Вешние ветры вышли в поля.
Дышит открытою грудью земля.
Воздух нежней, и влажней, и сытнее.
Всякая тварь — после спячки — роднее.
В борозды важно жуки выползают.
Чёрные птицы чинно шагают.
И человек, будто жук или птица,
Каждый в своей борозде колготится.
Весь горизонт постепенно теплеет.
Сушится пашня — земля розовеет.
«Не страшно ли, не скушно ли?..»
(Б.А.)
— Отчего так скушно…
— Беспробудно спим…
— Отчего мне душно…
— Сон невыноси́м…
— Отчего так страшно…
— Близится гроза…
— Но — смотри — день ясный!
— Ты открыл глаза.
Луна светила тускло, вполнакала.
Фонарь маячил (снег во тьму кадил) —
метель ему прохода не давала,
и он остановился. И застыл.
Светились опушённые окошки:
у каждого была своя луна,
и к каждому вели свои дорожки.
Но всем скри-пела старая сосна:
ей, знала, до весны дожить
едва ли.
И самые заветные слова
припоминала.
Но не понимали:
— Кряхтит старуха.
— Хо-ро-ши дрова!
И ветер, свирепея мутным взглядом,
швыряя всё, на что хватило сил,
задел сосну нечаянно...
И разом —
всю ночь
с её мерцаньем —
погасил.
Как ныне сбирается вещий Олег
с вещизмом хазарским покончить навек!
Отмстить неразумным — чтоб в разум приве́сть —
целебной слыла древнерусская месть.
Со многих сторон приходили за ней —
народы, что звери — находит врачей
не разум, а но́здри да ноги ведут.
Случится такое чего и не ждут.
Целители шустро, где надо прижгут,
болезни — отходят, хромые — бегут,
глядишь, векову́хи рождают дитя́ть —
опи́сают так… что и не описа́ть.
Смекай — протекает культурный обмен
друг другу, казалось бы, чуждых систем.
(Во славу — нады́бал Оле́же добра́,
свого́-не-свого́ — словом, «наша взяла́»!)

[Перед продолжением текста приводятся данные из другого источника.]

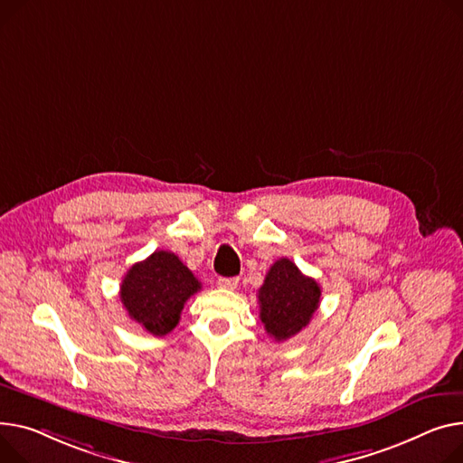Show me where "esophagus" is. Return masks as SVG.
<instances>
[{
    "instance_id": "1",
    "label": "esophagus",
    "mask_w": 463,
    "mask_h": 463,
    "mask_svg": "<svg viewBox=\"0 0 463 463\" xmlns=\"http://www.w3.org/2000/svg\"><path fill=\"white\" fill-rule=\"evenodd\" d=\"M218 287L225 290H234L238 287V277H222V279H218Z\"/></svg>"
}]
</instances>
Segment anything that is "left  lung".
I'll use <instances>...</instances> for the list:
<instances>
[{
  "label": "left lung",
  "instance_id": "left-lung-1",
  "mask_svg": "<svg viewBox=\"0 0 463 463\" xmlns=\"http://www.w3.org/2000/svg\"><path fill=\"white\" fill-rule=\"evenodd\" d=\"M322 288L288 260L279 259L266 273L259 290L260 322L277 343L288 341L311 322L320 305Z\"/></svg>",
  "mask_w": 463,
  "mask_h": 463
}]
</instances>
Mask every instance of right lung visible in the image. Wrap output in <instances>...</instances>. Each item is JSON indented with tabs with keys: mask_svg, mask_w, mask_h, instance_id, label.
Returning <instances> with one entry per match:
<instances>
[{
	"mask_svg": "<svg viewBox=\"0 0 463 463\" xmlns=\"http://www.w3.org/2000/svg\"><path fill=\"white\" fill-rule=\"evenodd\" d=\"M199 290V279L175 253L154 251L127 271L120 301L145 331L164 336L176 327L184 303Z\"/></svg>",
	"mask_w": 463,
	"mask_h": 463,
	"instance_id": "right-lung-1",
	"label": "right lung"
}]
</instances>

Князь разумом смел — есть добро́ и добро́ —
в добре (в том, что вещь) прикровенное зло.
В добре, прирастающем в стане врага,
узри́т любому́др — кулаки, хвост, рога.
(Домыслил Олег, разжимая кулак —
добро с кулаками — эк, сказано-т как!
Не ведал и вещий, что будет кулак
с добром раскулачен — случится же так!)
В зачатке с вещизмом начать бы кончать —
с степным коммунизмом град Киев венчать,
который — нет, тут уже́ нет моих слов —
цитирую: «матерь еси городов»…
Хазару хазар — друг товарищ и брат.
На Древней Руси — в смысле братства — не так
Брат братца, бывалоча, так братанёт —
с лесами да степью брататься пойдёт!
Попортили — с Богом! — хазарский уют,
чудес было много, да чуд, да причуд.
Олеже ж вздыхает: «Добро, не в добро,
врагом осквернённое — так… барахло! —
во вражьем добре, как мы зло углядим?»
Дружина с трудом поспевала за ним.
Был княжеский конь благородных кровей —
что белая лебедь средь жухлых степей —
казался посланцем иной лепоты,
луной освящённой в купели мечты,
вся сбруя горела, как солнца дары,
смеялась, змеясь, — есть иные миры!
И в ум князю встряло — есть град Цареград,
соборы нездешним сияньем горят —
соборность там ведают, в ней де, добро,
что в прах обратит злато, медь, серебро.
На наших богов с колоколен плюют.
А баб там из рёбр, из мужичьих, куют.
Вот то любопытно — задумался князь —
иная у баб, стало быть, ипостась
(у вещего вещие мысли пошли,
болел за грядущее русской земли)
научимся ежели эдак ковать —
народу, без меры, смогём… настрогать.
Медведев — порадуем — это наш зверь
тотемный… запел князь: «пой лён-конопель...»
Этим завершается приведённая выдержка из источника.